What the exercise asks: What are the lines below, starting at the line containing "books: Caminos de" and ending at the line containing "key? Crossword Clue"? Write them out exactly, ends included, without pictures.

Records shown:
Segment Open
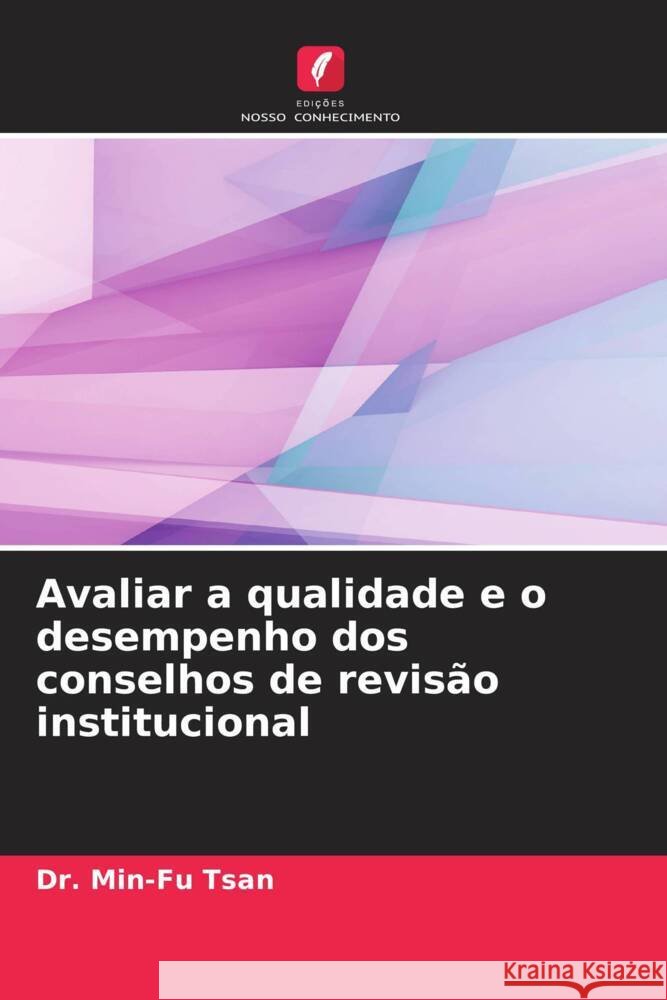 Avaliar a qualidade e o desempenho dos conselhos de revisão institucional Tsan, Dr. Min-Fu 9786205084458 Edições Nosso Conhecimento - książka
Segment Closed
Segment Open
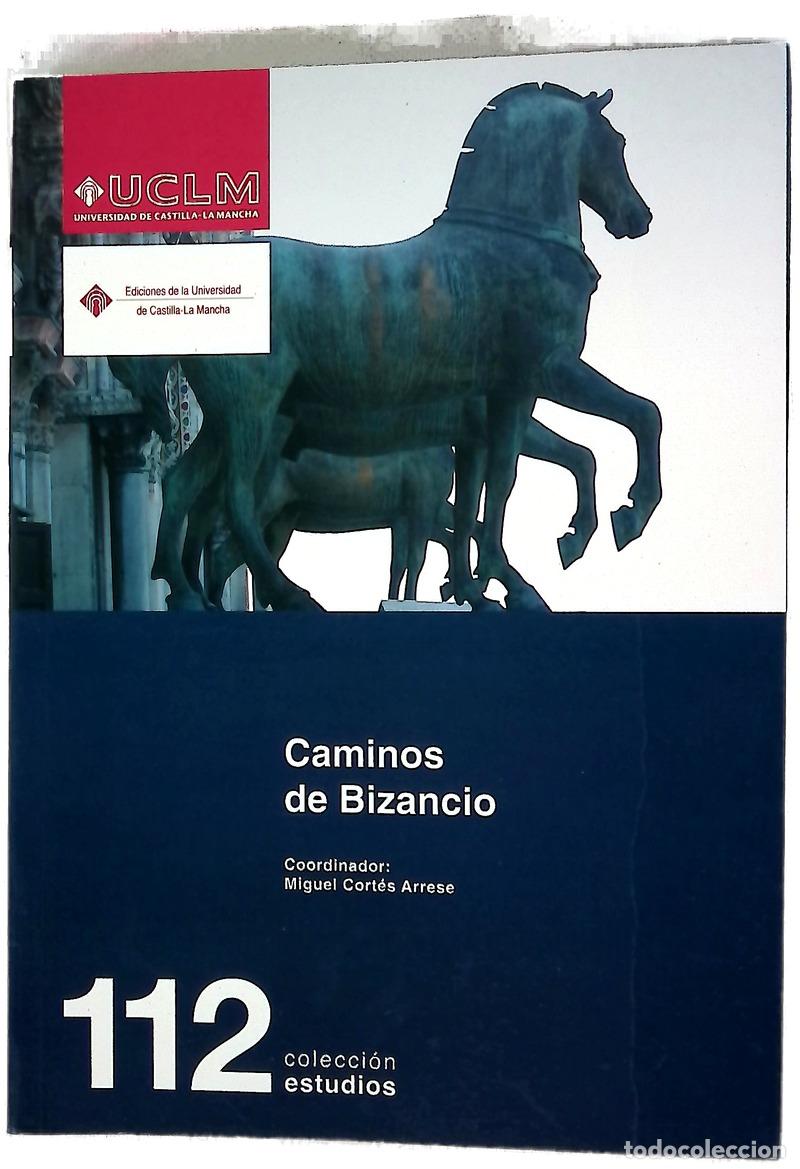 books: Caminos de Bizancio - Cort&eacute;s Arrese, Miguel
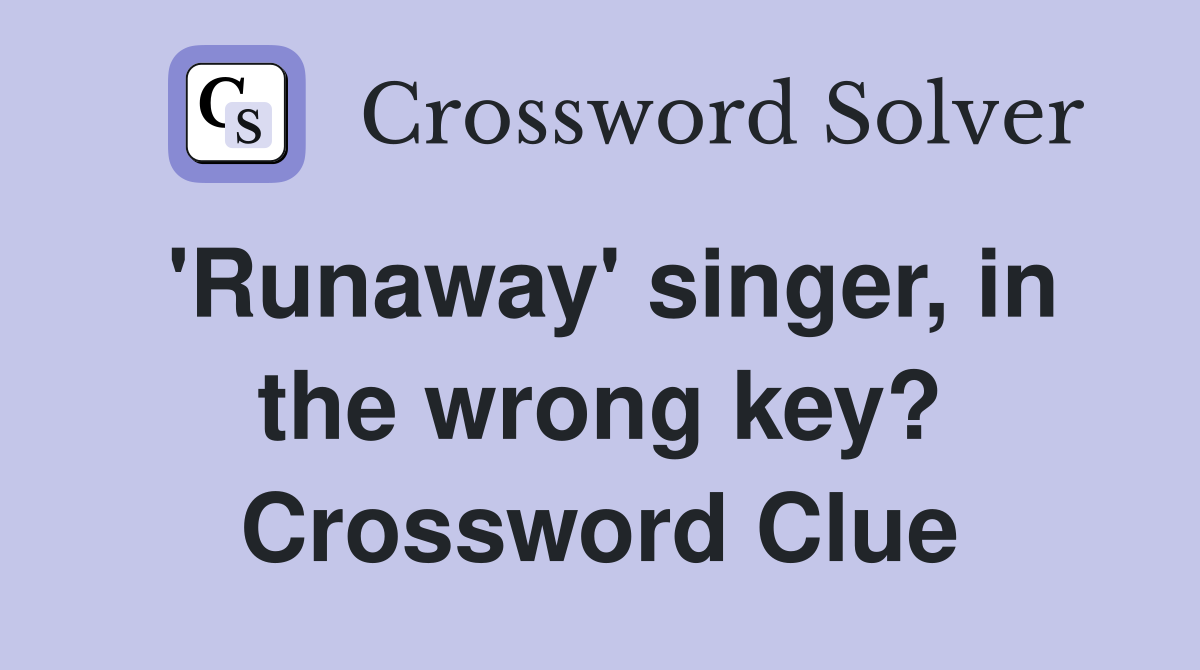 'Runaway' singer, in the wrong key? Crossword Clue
Segment Closed
Completed exercise:
 books: Caminos de Bizancio - Cort&eacute;s Arrese, Miguel
 'Runaway' singer, in the wrong key? Crossword Clue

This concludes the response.